REQUIRED WORK: Pull out each line of the data that contains the word "pine", copying every such line unchanged.

Questions about scenes shown in images:
— start —

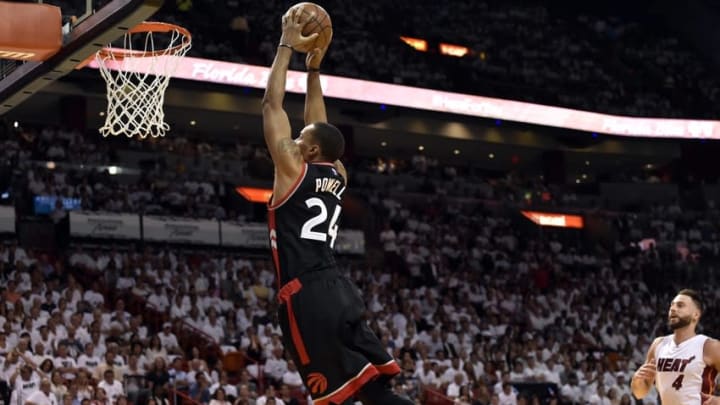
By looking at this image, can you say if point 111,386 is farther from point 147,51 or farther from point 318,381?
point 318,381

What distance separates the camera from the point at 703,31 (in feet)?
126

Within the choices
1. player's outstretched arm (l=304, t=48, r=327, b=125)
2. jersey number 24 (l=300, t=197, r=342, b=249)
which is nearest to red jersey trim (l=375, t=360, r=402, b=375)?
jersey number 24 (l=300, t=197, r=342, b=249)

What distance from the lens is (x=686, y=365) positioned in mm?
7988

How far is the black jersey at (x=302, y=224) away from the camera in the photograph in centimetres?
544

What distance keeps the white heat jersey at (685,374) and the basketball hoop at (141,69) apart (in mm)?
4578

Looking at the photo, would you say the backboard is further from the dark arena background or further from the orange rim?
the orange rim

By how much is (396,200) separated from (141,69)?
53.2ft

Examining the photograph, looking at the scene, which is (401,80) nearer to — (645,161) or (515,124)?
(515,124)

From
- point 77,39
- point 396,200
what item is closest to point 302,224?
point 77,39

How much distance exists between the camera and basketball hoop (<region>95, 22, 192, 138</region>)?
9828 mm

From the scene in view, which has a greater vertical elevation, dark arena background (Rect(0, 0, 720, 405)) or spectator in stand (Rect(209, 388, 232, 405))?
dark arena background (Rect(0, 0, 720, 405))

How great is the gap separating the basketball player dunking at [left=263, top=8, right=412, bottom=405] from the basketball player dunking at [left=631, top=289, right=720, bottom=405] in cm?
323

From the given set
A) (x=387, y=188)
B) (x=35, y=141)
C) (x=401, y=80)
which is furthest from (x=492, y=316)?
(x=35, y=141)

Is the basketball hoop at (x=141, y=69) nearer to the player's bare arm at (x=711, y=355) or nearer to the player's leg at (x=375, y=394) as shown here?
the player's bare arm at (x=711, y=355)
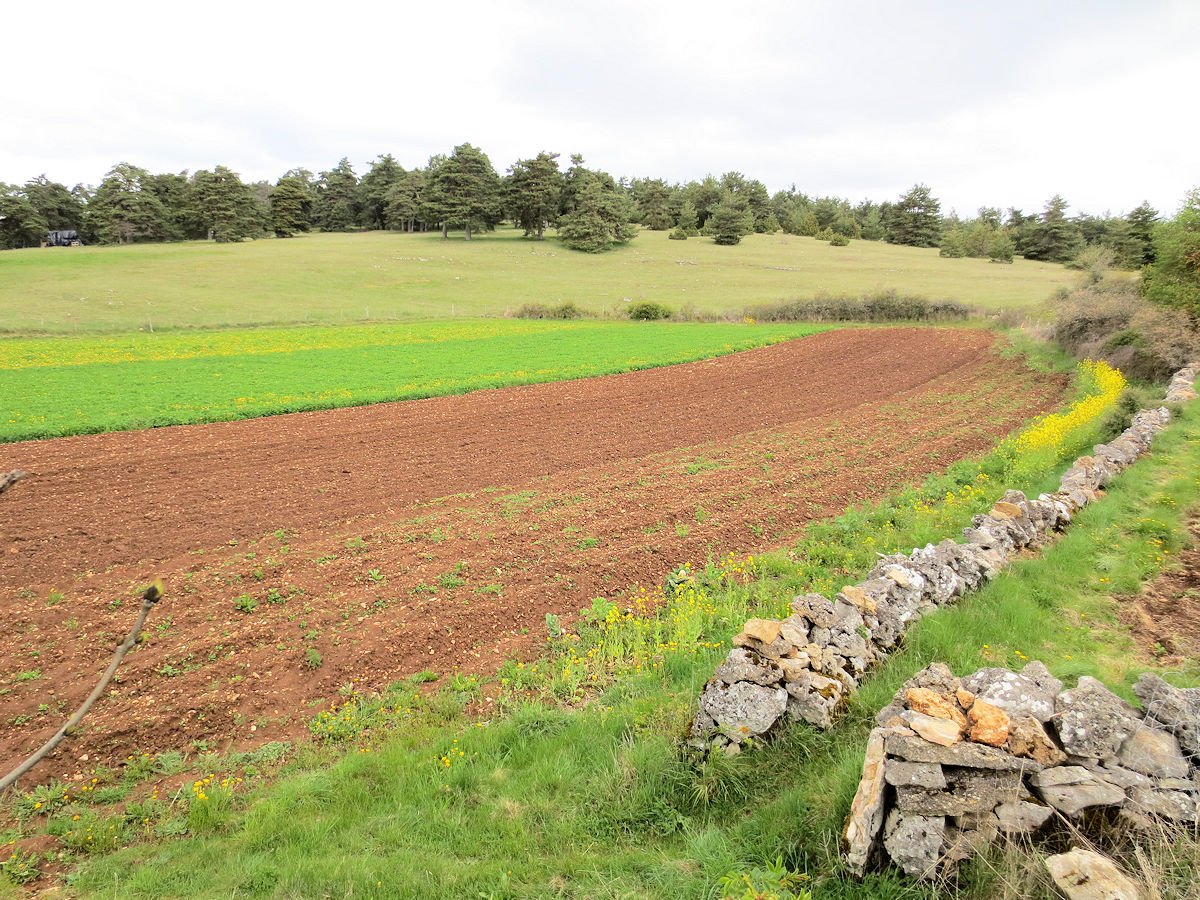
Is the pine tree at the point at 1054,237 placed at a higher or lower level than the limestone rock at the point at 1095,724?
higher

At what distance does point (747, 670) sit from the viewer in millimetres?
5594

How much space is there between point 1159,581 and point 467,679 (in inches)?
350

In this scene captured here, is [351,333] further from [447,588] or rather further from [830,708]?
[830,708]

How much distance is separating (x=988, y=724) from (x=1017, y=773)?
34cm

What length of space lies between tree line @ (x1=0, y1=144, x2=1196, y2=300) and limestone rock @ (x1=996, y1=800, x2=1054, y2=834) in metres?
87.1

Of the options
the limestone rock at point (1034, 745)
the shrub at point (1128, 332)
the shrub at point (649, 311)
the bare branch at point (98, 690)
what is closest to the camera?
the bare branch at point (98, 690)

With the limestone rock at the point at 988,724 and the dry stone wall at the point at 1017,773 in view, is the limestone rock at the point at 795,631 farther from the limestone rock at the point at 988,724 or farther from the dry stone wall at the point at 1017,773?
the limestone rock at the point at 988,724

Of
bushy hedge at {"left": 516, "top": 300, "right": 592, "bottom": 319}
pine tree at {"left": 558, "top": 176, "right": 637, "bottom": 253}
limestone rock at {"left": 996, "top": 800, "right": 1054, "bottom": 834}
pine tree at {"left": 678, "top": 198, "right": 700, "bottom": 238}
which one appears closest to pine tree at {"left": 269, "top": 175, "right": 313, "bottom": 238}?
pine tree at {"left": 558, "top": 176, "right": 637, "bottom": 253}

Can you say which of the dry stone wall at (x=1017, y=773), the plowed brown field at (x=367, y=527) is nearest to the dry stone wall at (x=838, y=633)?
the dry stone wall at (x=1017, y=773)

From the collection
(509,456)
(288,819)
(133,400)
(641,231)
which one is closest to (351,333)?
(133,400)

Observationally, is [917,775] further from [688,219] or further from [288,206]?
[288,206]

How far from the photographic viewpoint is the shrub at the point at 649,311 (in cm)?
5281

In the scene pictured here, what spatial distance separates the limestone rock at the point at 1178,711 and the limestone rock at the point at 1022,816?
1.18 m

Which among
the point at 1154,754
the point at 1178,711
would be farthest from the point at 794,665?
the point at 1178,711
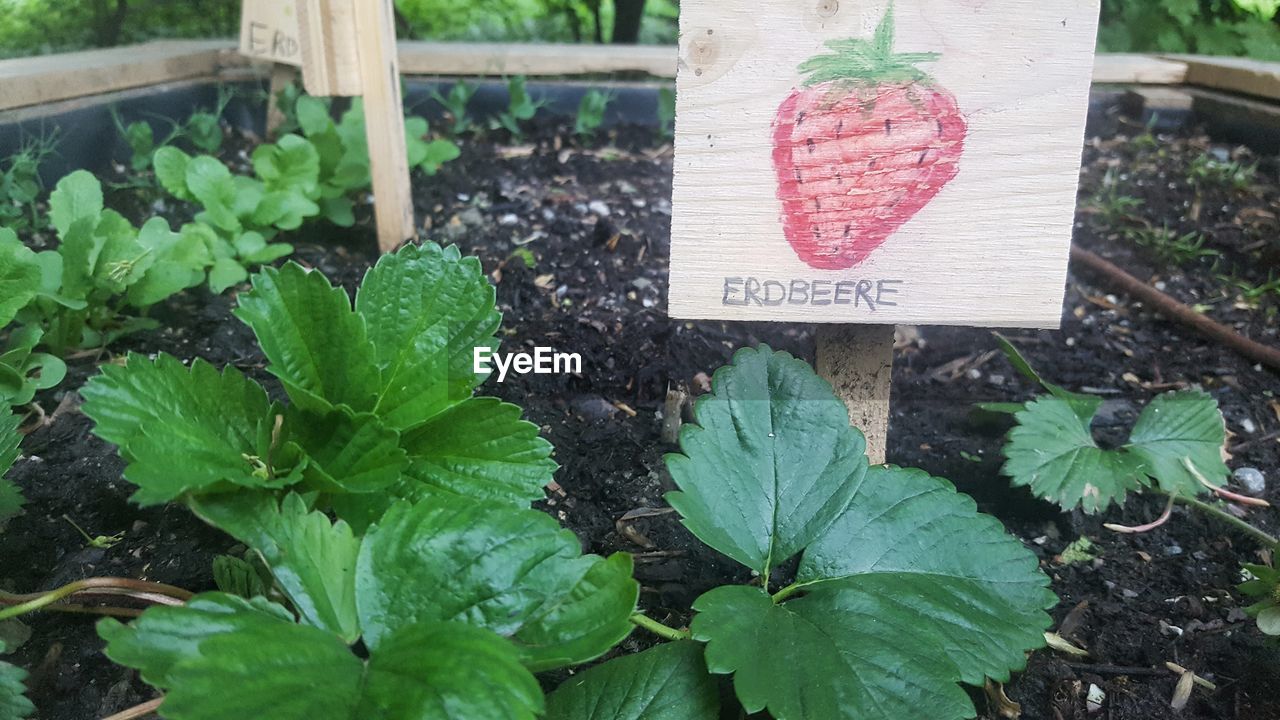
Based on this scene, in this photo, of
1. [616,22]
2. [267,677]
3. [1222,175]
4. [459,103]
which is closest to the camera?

— end —

RESPONSE FOR THIS EXERCISE:
Is the pine tree at the point at 1054,237 placed at a higher or lower level than the limestone rock at the point at 1095,724?
pine tree at {"left": 558, "top": 176, "right": 637, "bottom": 253}
pine tree at {"left": 678, "top": 198, "right": 700, "bottom": 238}
which one appears closest to pine tree at {"left": 269, "top": 175, "right": 313, "bottom": 238}?
pine tree at {"left": 558, "top": 176, "right": 637, "bottom": 253}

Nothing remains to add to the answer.